Plus, whatever savings insurance companies achieved kept getting diverted into wasteful overhead and profit—one of the weirdest terms in health insurance is the “medical loss ratio” (MLR), which refers to the percentage of premiums that go toward medical care. As a health-care reporter, I was told that profitable insurance companies ought to aim for an MLR of 60 percent or less, and some Iowa plans had MLRs as low as 48 percent. These days, however, the Affordable Care Act (ACA) requires health plans to spend at least 80 percent of premiums on care and “quality improvement.”

When it comes to skyrocketing costs, there’s some evidence that better information and more coordination are what can save money. The ACA included a number of experiments in “value-based reimbursement,” which means paying for medical care based on quality rather than quantity. One of these experiments saved half a billion dollars per year. Separately, the ACA made a dent in the growth of Medicare spending by cracking down on unnecessary procedures (Here’s a detailed defense of the ACA, which I wrote when it became law.)

But even when we achieve some victories over runaway health inflation, it’s still nigh-impossible to reverse the trend.
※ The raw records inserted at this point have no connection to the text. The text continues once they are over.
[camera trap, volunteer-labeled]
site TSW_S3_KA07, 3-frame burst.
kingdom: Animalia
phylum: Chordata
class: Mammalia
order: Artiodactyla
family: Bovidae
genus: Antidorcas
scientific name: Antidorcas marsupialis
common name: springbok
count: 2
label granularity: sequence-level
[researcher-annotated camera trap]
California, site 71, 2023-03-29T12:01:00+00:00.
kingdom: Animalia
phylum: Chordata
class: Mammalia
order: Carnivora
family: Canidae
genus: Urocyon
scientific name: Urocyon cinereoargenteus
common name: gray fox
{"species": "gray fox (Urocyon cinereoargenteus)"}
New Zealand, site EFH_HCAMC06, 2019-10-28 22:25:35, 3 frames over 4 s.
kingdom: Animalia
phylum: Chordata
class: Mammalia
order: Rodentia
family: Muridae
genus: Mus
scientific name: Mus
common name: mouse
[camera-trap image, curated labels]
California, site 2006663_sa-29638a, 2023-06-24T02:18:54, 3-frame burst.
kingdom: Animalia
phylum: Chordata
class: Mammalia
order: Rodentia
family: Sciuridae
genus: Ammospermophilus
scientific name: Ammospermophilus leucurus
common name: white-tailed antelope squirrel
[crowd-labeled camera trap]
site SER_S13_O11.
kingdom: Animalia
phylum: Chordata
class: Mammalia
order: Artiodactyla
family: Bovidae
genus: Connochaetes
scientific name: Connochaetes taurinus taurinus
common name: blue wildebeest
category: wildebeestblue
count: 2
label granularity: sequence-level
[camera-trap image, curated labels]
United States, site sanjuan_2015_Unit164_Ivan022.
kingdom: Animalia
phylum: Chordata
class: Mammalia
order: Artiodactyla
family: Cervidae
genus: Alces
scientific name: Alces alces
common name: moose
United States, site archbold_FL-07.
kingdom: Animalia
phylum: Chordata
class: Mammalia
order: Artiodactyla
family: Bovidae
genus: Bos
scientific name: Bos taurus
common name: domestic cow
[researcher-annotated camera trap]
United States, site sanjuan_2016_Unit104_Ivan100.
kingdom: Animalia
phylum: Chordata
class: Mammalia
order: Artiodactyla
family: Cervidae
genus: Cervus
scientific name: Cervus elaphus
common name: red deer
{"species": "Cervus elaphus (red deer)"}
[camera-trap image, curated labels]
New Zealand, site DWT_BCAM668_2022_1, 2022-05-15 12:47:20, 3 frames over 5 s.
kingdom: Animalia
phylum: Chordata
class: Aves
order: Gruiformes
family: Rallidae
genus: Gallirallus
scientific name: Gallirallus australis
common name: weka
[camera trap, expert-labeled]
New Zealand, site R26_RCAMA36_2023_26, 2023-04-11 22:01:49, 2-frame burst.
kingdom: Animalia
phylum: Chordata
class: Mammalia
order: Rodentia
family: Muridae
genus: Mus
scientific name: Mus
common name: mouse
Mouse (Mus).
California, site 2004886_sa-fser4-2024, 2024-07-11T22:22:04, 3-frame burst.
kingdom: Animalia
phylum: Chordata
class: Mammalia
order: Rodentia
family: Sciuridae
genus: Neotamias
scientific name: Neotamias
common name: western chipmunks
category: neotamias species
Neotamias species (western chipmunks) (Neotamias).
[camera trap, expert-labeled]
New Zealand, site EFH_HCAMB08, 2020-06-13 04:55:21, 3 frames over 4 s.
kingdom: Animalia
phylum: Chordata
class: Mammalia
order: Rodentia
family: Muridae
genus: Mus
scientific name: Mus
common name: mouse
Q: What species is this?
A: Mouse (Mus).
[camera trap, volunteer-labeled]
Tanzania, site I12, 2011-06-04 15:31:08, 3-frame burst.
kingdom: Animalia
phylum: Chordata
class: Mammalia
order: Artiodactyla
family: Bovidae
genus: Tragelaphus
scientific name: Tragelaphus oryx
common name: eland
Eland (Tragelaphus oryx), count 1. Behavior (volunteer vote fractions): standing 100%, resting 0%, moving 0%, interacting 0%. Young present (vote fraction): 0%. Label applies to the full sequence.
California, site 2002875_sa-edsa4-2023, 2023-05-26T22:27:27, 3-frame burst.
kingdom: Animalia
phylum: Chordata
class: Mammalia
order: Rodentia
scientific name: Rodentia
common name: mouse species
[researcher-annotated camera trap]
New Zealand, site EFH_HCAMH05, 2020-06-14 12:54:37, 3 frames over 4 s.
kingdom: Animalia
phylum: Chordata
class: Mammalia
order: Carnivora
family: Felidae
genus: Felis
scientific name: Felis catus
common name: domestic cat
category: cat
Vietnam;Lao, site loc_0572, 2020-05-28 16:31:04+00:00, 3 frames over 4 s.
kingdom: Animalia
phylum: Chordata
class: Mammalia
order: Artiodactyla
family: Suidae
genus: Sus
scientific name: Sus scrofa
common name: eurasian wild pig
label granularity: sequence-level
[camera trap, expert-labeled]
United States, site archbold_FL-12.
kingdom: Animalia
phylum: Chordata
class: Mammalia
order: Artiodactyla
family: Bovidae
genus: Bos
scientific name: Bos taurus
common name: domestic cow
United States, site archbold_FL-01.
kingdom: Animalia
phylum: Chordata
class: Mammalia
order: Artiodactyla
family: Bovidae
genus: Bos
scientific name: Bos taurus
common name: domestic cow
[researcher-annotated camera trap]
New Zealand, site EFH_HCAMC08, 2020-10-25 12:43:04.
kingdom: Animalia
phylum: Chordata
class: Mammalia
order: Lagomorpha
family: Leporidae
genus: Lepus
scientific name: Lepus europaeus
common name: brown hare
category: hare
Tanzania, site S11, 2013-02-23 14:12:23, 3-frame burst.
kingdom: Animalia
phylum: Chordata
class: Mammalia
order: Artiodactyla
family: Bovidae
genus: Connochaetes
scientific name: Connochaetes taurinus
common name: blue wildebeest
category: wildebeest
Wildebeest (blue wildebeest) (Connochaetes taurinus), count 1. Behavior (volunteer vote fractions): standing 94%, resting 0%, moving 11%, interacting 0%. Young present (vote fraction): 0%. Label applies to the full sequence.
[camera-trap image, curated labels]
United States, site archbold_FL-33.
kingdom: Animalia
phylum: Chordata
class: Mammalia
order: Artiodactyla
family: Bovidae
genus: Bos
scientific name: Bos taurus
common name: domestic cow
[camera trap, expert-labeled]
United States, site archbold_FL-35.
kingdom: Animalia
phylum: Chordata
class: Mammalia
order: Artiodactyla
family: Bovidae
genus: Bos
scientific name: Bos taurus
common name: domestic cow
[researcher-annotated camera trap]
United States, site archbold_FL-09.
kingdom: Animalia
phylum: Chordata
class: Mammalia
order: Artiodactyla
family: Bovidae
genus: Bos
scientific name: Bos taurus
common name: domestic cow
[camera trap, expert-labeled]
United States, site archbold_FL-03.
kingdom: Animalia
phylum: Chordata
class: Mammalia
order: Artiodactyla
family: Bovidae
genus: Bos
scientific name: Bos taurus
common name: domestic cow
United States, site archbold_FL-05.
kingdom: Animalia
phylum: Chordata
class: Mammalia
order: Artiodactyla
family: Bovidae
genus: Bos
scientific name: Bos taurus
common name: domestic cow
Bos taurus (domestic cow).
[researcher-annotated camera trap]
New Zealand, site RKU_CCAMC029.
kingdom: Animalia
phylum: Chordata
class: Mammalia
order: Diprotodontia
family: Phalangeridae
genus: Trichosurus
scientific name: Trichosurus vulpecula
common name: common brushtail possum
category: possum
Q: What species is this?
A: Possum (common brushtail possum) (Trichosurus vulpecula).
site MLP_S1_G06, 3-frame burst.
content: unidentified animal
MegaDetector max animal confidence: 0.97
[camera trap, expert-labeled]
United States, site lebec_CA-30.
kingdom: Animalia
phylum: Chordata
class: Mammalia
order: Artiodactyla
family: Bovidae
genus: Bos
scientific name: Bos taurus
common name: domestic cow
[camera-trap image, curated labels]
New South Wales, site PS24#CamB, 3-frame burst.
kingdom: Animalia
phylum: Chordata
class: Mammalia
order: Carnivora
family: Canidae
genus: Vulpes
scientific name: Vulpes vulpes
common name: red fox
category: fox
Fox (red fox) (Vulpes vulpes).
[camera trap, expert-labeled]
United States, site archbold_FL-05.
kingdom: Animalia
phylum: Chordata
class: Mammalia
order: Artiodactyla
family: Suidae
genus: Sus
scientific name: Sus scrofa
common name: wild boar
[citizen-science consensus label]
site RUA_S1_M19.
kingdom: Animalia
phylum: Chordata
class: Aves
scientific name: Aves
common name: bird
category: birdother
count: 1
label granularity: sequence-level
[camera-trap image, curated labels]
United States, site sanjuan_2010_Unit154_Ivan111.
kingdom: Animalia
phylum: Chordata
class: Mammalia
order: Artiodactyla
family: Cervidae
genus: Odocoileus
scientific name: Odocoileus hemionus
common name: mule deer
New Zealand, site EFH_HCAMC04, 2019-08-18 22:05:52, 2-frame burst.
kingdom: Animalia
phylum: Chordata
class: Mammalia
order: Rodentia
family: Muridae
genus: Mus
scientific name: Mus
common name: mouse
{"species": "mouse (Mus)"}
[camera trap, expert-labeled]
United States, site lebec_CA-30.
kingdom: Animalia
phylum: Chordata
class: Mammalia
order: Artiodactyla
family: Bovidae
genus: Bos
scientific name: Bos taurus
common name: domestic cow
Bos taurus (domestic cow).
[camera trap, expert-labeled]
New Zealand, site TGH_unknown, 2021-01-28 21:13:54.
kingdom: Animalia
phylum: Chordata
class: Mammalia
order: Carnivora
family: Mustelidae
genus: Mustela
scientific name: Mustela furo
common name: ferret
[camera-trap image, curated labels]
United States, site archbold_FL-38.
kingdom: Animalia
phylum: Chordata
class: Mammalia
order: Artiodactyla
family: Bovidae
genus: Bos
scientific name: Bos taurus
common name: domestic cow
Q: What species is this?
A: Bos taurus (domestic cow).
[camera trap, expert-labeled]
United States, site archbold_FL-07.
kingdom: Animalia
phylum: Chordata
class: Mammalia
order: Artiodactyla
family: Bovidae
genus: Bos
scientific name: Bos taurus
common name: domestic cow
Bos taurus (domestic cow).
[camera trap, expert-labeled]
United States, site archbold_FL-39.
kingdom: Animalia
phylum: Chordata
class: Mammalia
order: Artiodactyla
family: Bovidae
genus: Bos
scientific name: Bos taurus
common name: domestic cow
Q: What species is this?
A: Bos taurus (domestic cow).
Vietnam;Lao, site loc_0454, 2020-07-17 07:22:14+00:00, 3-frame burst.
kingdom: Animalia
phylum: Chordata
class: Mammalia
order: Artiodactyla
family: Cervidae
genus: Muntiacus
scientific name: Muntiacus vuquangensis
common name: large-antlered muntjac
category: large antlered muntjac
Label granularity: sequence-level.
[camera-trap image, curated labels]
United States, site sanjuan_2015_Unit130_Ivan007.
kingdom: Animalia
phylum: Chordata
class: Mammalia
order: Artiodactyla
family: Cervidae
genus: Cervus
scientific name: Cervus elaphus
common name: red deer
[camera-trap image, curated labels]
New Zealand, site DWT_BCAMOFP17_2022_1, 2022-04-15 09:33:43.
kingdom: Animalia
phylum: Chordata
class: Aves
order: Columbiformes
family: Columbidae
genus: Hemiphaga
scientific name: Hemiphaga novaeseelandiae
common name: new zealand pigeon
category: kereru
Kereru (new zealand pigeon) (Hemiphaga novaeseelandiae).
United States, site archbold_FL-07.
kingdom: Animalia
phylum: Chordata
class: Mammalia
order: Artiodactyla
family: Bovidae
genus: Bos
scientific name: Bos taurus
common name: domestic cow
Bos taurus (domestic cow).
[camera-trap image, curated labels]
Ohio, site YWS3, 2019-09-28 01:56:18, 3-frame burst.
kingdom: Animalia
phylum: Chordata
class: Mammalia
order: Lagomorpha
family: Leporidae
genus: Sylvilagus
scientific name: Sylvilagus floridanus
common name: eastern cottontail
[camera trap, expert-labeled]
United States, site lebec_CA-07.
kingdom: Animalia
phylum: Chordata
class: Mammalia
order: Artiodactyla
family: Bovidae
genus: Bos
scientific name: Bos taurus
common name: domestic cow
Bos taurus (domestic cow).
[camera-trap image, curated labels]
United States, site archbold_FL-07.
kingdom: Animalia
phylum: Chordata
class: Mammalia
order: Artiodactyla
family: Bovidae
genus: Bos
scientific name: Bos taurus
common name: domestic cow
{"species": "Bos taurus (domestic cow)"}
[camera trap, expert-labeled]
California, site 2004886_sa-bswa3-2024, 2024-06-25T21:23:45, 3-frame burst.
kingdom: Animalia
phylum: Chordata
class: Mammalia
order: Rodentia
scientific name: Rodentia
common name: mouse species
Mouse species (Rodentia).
You can blame new technologies, patented drugs, or a ton of other factors—but a big part of the problem is that health care simply isn’t like the automobile industry, consumer electronics, or tennis shoes. As the Dartmouth data shows, health spending is driven by idiosyncratic local decisions, and by doctors and their relationships. And some of the biggest waste in health care comes from ill-fated attempts to constrain costs, including forcing the working poor to wait to see a doctor, and encouraging insurance-company stinginess.

Apart from the weird way that supply and demand function in health care, there’s just a reason they call it “public health.” If your neighbors are healthy, then you’re likelier to be healthy too. With the Centers for Disease Control and Prevention set to lose funding for crucial programs that monitor the spread of infectious diseases, it’s all too easy to imagine that if enough people lose access to basic health care, you might fall prey to a new pandemic.

When you come down to it, medical care really isn’t like donuts—it’s a public good, like education, quality air, or clean water, and one that should be universally available. Access to all of those things is part of what enables everyone to become a full member of society. And when any of us lack that access, including to decent medical care, all of society suffers.